Reproduce the line that contains "How far is (x=430, y=329)" and every line after it through the end of the records, exactly, with nothing added.

====

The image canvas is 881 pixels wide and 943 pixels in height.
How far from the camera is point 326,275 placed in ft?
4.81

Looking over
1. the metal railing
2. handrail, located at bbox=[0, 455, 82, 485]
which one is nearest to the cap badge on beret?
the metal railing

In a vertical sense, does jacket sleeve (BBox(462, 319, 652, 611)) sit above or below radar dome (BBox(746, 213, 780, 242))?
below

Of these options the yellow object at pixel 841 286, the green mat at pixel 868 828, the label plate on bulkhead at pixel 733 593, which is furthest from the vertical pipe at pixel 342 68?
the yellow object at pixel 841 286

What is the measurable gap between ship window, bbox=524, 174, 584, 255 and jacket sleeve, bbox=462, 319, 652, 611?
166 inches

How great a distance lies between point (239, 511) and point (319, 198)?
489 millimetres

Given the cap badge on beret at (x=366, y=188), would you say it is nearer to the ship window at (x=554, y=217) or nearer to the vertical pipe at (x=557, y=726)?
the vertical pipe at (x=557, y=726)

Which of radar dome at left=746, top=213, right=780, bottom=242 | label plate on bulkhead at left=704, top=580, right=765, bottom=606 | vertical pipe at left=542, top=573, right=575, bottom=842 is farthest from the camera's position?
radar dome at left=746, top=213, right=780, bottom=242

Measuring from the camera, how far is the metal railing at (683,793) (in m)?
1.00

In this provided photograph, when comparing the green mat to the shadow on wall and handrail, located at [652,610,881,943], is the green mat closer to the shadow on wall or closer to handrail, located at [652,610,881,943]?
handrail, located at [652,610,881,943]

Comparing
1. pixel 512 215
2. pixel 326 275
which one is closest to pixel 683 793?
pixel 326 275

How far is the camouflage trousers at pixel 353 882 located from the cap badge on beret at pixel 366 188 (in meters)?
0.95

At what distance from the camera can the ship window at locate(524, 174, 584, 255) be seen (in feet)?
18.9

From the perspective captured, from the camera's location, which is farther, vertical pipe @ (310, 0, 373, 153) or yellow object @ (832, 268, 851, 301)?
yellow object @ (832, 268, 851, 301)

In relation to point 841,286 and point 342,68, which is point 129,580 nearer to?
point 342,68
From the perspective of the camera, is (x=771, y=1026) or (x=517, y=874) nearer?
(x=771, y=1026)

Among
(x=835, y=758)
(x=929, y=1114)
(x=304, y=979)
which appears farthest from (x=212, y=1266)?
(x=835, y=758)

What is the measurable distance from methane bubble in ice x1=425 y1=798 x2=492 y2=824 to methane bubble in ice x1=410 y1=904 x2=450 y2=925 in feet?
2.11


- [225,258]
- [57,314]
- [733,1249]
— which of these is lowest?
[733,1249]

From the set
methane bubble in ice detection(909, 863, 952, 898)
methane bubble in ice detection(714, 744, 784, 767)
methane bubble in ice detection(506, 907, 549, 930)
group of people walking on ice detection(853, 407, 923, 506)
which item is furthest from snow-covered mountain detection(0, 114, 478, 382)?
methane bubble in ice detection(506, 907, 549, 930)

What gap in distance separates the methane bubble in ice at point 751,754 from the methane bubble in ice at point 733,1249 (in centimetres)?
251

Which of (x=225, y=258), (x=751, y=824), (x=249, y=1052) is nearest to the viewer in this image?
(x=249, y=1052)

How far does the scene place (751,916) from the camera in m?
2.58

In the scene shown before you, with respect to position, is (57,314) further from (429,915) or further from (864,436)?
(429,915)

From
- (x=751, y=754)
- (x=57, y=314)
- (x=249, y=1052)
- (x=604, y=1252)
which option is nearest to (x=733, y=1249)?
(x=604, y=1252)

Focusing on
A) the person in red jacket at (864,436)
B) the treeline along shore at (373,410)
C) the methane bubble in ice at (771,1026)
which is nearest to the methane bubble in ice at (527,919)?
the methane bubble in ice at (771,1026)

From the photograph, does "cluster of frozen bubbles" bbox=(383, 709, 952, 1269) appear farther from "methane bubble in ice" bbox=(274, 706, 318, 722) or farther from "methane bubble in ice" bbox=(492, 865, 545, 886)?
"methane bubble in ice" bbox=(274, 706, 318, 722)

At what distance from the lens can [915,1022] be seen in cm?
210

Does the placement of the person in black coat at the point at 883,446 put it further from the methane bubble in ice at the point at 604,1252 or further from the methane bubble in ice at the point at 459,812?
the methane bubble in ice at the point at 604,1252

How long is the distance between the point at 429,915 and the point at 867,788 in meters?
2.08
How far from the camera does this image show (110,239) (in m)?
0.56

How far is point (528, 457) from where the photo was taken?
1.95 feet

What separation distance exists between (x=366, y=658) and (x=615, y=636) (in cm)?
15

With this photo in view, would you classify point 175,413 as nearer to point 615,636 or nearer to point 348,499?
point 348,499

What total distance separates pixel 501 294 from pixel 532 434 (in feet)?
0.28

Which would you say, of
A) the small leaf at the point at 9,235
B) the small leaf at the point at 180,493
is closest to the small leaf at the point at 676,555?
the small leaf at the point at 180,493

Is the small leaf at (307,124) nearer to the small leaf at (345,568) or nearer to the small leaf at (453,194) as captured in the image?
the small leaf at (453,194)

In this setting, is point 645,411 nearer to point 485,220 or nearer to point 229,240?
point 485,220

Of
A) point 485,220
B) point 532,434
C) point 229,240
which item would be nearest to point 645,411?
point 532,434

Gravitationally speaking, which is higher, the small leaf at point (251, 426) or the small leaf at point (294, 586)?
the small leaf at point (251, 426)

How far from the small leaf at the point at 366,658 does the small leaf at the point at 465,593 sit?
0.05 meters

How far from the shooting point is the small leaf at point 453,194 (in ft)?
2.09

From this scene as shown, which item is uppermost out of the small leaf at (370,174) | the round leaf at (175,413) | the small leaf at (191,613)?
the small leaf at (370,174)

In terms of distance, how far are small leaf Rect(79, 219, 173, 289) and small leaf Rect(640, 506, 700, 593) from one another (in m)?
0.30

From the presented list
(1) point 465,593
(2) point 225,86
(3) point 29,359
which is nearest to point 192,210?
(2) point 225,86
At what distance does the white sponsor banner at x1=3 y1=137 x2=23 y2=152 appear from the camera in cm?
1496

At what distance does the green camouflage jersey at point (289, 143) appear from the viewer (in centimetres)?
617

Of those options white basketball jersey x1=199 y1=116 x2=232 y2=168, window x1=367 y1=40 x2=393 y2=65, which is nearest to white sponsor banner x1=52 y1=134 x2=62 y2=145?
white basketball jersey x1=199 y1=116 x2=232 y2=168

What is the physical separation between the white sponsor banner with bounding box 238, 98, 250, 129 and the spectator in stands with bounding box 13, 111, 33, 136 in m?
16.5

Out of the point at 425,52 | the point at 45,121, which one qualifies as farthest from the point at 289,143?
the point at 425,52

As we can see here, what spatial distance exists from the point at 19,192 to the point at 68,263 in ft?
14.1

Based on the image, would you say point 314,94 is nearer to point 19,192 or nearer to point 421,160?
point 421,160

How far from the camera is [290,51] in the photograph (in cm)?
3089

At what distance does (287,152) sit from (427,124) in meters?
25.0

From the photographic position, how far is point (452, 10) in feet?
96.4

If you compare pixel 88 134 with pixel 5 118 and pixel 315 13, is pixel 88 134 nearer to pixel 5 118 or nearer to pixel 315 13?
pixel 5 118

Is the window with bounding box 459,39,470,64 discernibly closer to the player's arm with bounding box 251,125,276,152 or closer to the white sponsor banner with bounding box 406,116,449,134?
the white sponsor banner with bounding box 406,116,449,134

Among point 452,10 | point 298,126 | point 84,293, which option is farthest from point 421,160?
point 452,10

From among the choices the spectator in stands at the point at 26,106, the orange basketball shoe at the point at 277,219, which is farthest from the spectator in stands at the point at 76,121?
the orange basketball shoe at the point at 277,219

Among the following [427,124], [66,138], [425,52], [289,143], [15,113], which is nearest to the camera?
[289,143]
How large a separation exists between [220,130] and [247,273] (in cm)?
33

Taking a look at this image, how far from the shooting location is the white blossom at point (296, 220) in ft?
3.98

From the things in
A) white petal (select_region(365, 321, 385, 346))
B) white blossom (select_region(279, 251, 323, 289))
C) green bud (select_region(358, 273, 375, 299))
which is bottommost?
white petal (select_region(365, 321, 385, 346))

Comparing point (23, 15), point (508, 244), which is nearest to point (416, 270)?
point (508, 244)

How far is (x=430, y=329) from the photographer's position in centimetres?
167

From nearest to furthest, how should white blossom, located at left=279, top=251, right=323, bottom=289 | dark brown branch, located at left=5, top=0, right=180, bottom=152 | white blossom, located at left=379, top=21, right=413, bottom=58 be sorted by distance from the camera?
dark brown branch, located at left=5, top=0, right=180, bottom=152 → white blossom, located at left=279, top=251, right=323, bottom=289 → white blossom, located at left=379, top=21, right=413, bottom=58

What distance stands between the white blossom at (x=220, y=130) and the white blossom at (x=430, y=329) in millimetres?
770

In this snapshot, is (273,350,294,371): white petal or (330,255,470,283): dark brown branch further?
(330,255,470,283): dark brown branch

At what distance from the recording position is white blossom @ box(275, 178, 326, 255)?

====

### RESULT
How far is (x=430, y=329) from the photographer's position in centimetres?
167

From nearest to furthest, how should white blossom, located at left=279, top=251, right=323, bottom=289 | dark brown branch, located at left=5, top=0, right=180, bottom=152 | white blossom, located at left=379, top=21, right=413, bottom=58 be sorted by distance from the camera?
dark brown branch, located at left=5, top=0, right=180, bottom=152 → white blossom, located at left=279, top=251, right=323, bottom=289 → white blossom, located at left=379, top=21, right=413, bottom=58

What distance stands between the white blossom at (x=220, y=130) and the white blossom at (x=430, y=329) in millimetres?
770

In this snapshot, is (273,350,294,371): white petal or (330,255,470,283): dark brown branch further?
(330,255,470,283): dark brown branch

At what distance from the recording position is white blossom @ box(275, 178, 326, 255)?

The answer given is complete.